*What the task requires*: Whenever "火薬類保安協会" occurs in a line of the material, list that line.

*Extracted data*:
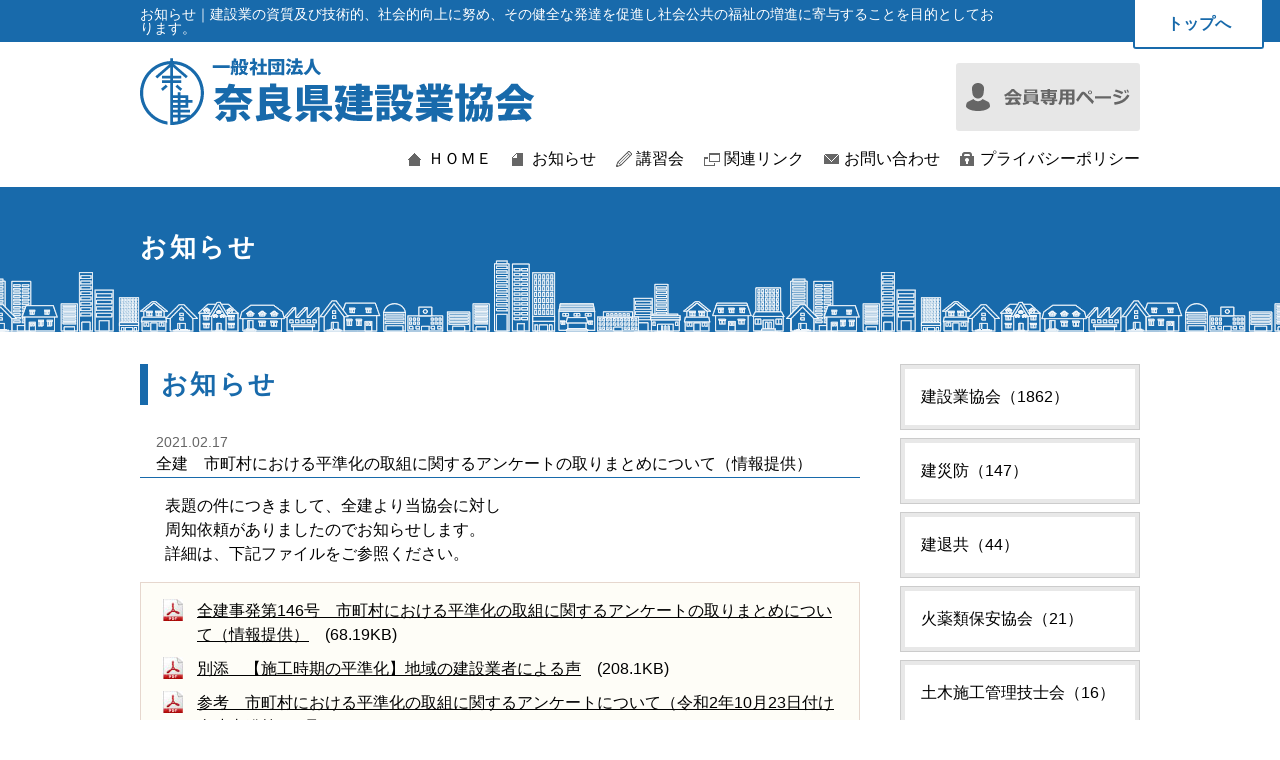

--- FILE ---
content_type: text/html; charset=UTF-8
request_url: http://www.nakenkyo.or.jp/news_detail795.html
body_size: 3254
content:
<!DOCTYPE html>
<html>
<head>
<meta charset="UTF-8">
<meta name="description" content="奈良県建設業協会のお知らせのページです。">
<meta name="keywords" content="奈良県建設業協会,建災防,建退共,火薬類保安協会,土木施工管理技士会">
<meta name="viewport" content="width=device-width">
<meta name="format-detection" content="telephone=no">
<title>お知らせ｜一般社団法人　奈良県建設業協会</title>
<link rel="icon" href="/favicon.ico">
<link rel="apple-touch-icon-precomposed" href="http://www.nakenkyo.or.jp/apple-touch-icon.png">
<link rel="stylesheet" href="css/normalize.css?20260117132324">
<link rel="stylesheet" href="css/module.css?20260117132324">
<link rel="stylesheet" href="css/layout.css?20260117132324">
<link rel="stylesheet" href="css/news.css?20260117132324">
<link rel="stylesheet" type="text/css" href="css/system-free2011.css">
<script src="js/smoothscroll.js"></script>
<!-- IEでcss3とhtml5 -->
<!--[if lt IE 9]>
<script src="js/html5shiv-printshiv.js"></script>
<![endif]-->
<!--[if lt IE 9]>
<script src="js/IE9.js"></script>
<![endif]-->
<!-- スマートフォン用 -->
<script src="js/jquery-1.11.1.min.js"></script>
<script src="js/smart.js"></script>
<script src="js/ga.js"></script>
</head>

<body id="top" class="news">
<header id="header">
	<h1><span class="centering">お知らせ｜建設業の資質及び技術的、社会的向上に努め、その健全な発達を促進し社会公共の福祉の増進に寄与することを目的としております。</span>
		<a href="/">トップへ</a></h1>
	<div class="header_area">
		<div class="centering clearfix">
			<h6><a href="./"><img src="img/common/logo.png" alt="一般社団法人　奈良県建設業協会"></a></h6>
			<div class="contact">
				<ul class="clearfix">
					<li class="tel-fax">




					</li>
					<li class="form"><img src="/img/common/contact_dammy.png" alt="お問い合わせ"></li>
					<li class="member"><a href="/member/"><img src="/img/common/member.png" alt="会員専用ページ"></a></li>				</ul>
			</div>
		</div>
	</div>
		<div id="menubtn" class="menubtn">MENU</div>
		<nav id="global_navi" class="togmenu">
			<ul class="centering clearfix">
				<li class="home"><a href="/">ＨＯＭＥ</a></li>
				<li class="news"><a href="/news.html">お知らせ</a></li>
				<li class="training"><a href="/training.html">講習会</a></li>
				<li class="link"><a href="/link.html">関連リンク</a></li>
				<li class="contact"><a href="/contact.html">お問い合わせ</a></li>
				<li class="privacy"><a href="/privacy.html">プライバシーポリシー</a></li>
			</ul>
			<div id="closebtn"><a href="#top" class="menubtn">閉じる</a></div>
		</nav><!-- End #gloval_navi -->
</header><!-- End #header -->

<h3 class="page_title"><span class="centering clearfix">お知らせ</span></h3>

<div id="contents" class=" centering clearfix">
	<div id="main">
		<section id="news">
			<h3 class="title">お知らせ</h3>
			<h4 class="title"><time>2021.02.17</time>
				全建　市町村における平準化の取組に関するアンケートの取りまとめについて（情報提供）</h4>
			<div class="system-free">
				 <p>表題の件につきまして、全建より当協会に対し</p>
<p>周知依頼がありましたのでお知らせします。</p>
<p>詳細は、下記ファイルをご参照ください。</p>			</div>
<div id="pdf">
<blockquote class="clearfix">
<p class="pdf_download"><a href="upload/pdf/847632252.pdf" target="_blank">全建事発第146号　市町村における平準化の取組に関するアンケートの取りまとめについて（情報提供）</a>　(68.19KB)</p> 
<p class="pdf_download"><a href="upload/pdf/816490921.pdf" target="_blank">別添　【施工時期の平準化】地域の建設業者による声</a>　(208.1KB)</p> 
<p class="pdf_download"><a href="upload/pdf/323935505.pdf" target="_blank">参考　市町村における平準化の取組に関するアンケートについて（令和2年10月23日付け全建事発第111号）</a>　(226.71KB)</p> 
<br>
<a href="http://get.adobe.com/jp/reader/" target="_blank"><img src="img/common/reader.jpg" alt="GetAdobeReader" height="33" width="111"></a>
<p class="adobe">PDFファイルをご覧いただくためには、Adobe Reader（無料）が必要です。<br>
お持ちでない方は、リンクバナーをクリックしてダウンロードしてください。</p>
</blockquote>
</div>
		</section>
		<p class="center"><a href="javascript:history.back();" class="btn">前のページに戻る</a></p>
	</div>
	<div id="side">
		<nav id="cate_navi">
			<ul>
<li><a href="news.html?cid=1">建設業協会（1862）</a></li>
<li><a href="news.html?cid=2">建災防（147）</a></li>
<li><a href="news.html?cid=3">建退共（44）</a></li>
<li><a href="news.html?cid=4">火薬類保安協会（21）</a></li>
<li><a href="news.html?cid=5">土木施工管理技士会（16）</a></li>
<li><a href="news.html?cid=6">全建（9）</a></li>
<li><a href="news.html?cid=7">雇用改善（1）</a></li>
			</ul>
		</nav>
	</div>
	
</div><!-- End #contents -->

<footer id="footer">
	<p id="pagetop"><a href="#top"><img src="/img/common/pagetop.png" alt="↑"></a></p>
	<div id="footer_info">
		<section class="centering clearfix">
			<h6>一般社団法人　奈良県建設業協会</h6>
			<address>〒630-8241　奈良市高天町5-1<br>
				TEL：0742-22-3338　FAX：0742-23-9121</address>
		</section>
	</div>
	<nav id="footer_sitemap" class="centering">
		<ul class="clearfix">
			<li>
				<h3>奈良県建設業協会</h3>
				<ul class="centering clearfix">
					<li><a href="/">ＨＯＭＥ</a></li>
					<li><a href="/news.html">お知らせ</a></li>
					<li><a href="/training.html">講習会</a></li>
					<li><a href="/link.html">関連リンク</a></li>
					<li><a href="/contact.html">お問い合わせ</a></li>
					<li><a href="/privacy.html">プライバシーポリシー</a></li>
				</ul>
			</li>
			<li>
				<h3>建設業協会</h3>
				<ul>
					<li><a href="/kensetsugyokyokai/">ＨＯＭＥ（お知らせ）</a></li>
					<li><a href="/kensetsugyokyokai/summery.html">組織概要</a></li>
					<li><a href="/kensetsugyokyokai/plan.html">事業計画</a></li>
					<li><a href="/kensetsugyokyokai/articles.html">役員名簿・定款</a></li>
					<li><a href="/kensetsugyokyokai/member.html">正会員名簿</a></li>
					<li><a href="/kensetsugyokyokai/training.html">講習会</a></li>
					<li><a href="/kensetsugyokyokai/access.html">アクセス</a></li>
					<li><a href="/kensetsugyokyokai/download.html">各種書類ダウンロード</a></li>
					<li><a href="/kensetsugyokyokai/questionnaire.html">アンケート</a></li>
				</ul>
			</li>
			<li>
				<h3>建災防</h3>
				<ul>
					<li><a href="/kensaibo/">ＨＯＭＥ（お知らせ）</a></li>
					<li><a href="/kensaibo/summery.html">組織概要</a></li>
					<li><a href="/kensaibo/training.html">講習会</a></li>
					<li><a href="/kensaibo/item.html">図書・用品</a></li>
					<li><a href="/kensaibo/video.html">ビデオ・ＤＶＤ</a></li>
					<li><a href="/kensaibo/completion.html">修了証の再交付・書替</a></li>
					<li><a href="/kensaibo/download.html">各種書類ダウンロード</a></li>
				</ul>
			</li>
			<li>
				<h3>建退共</h3>
				<ul>
					<li><a href="/kentaikyo/">ＨＯＭＥ（お知らせ）</a></li>
					<li><a href="/kentaikyo/summery.html">組織概要</a></li>
					<li><a href="/kentaikyo/stamp.html">共済証紙について</a></li>
					<li><a href="/kentaikyo/proof.html">加入履行証明発行</a></li>
					<li><a href="/kentaikyo/check.html">給付額を調べましょう</a></li>
					<li><a href="/kentaikyo/faq.html">Ｑ＆Ａ</a></li>
					<li><a href="/kentaikyo/download.html">各種書類ダウンロード</a></li>
				</ul>
			</li>
			<li>
				<h3>火薬類保安協会</h3>
				<ul>
					<li><a href="/kayakuruihoankyokai/">ＨＯＭＥ（お知らせ）</a></li>
					<li><a href="/kayakuruihoankyokai/training.html">講習会</a></li>
					<li><a href="/kayakuruihoankyokai/test.html">試験のご案内</a></li>
					<li><a href="/kayakuruihoankyokai/relation.html">関連団体紹介</a></li>
					<li><a href="/kayakuruihoankyokai/notebook.html">手帳の再交付・新規発行</a></li>
					<li><a href="/kayakuruihoankyokai/download.html">各種書類ダウンロード</a></li>
				</ul>
			</li>
			<li class="dobokusekokanrigishikai">
				<h3>土木施工管理技士会</h3>
				<ul>
					<li><a href="/dobokusekokanrigishikai/">ＨＯＭＥ（お知らせ）</a></li>
					<li><a href="/dobokusekokanrigishikai/summery.html">組織概要</a></li>
					<li><a href="/dobokusekokanrigishikai/enrollment.html">入会案内</a></li>
					<li><a href="/dobokusekokanrigishikai/training.html">講習会</a></li>
					<li><a href="/dobokusekokanrigishikai/download.html">各種書類ダウンロード</a></li>
				</ul>
			</li>
		</ul>
	</nav>
<small id="copyright"><span class="pc_disp">Copyright</span>&copy; 2002-2026 一般社団法人　奈良県建設業協会<span class="pc_disp"> All rights reserved.</span></small></footer>

</body>
</html>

*Exercise response*:
<meta name="keywords" content="奈良県建設業協会,建災防,建退共,火薬類保安協会,土木施工管理技士会">
<li><a href="news.html?cid=4">火薬類保安協会（21）</a></li>
				<h3>火薬類保安協会</h3>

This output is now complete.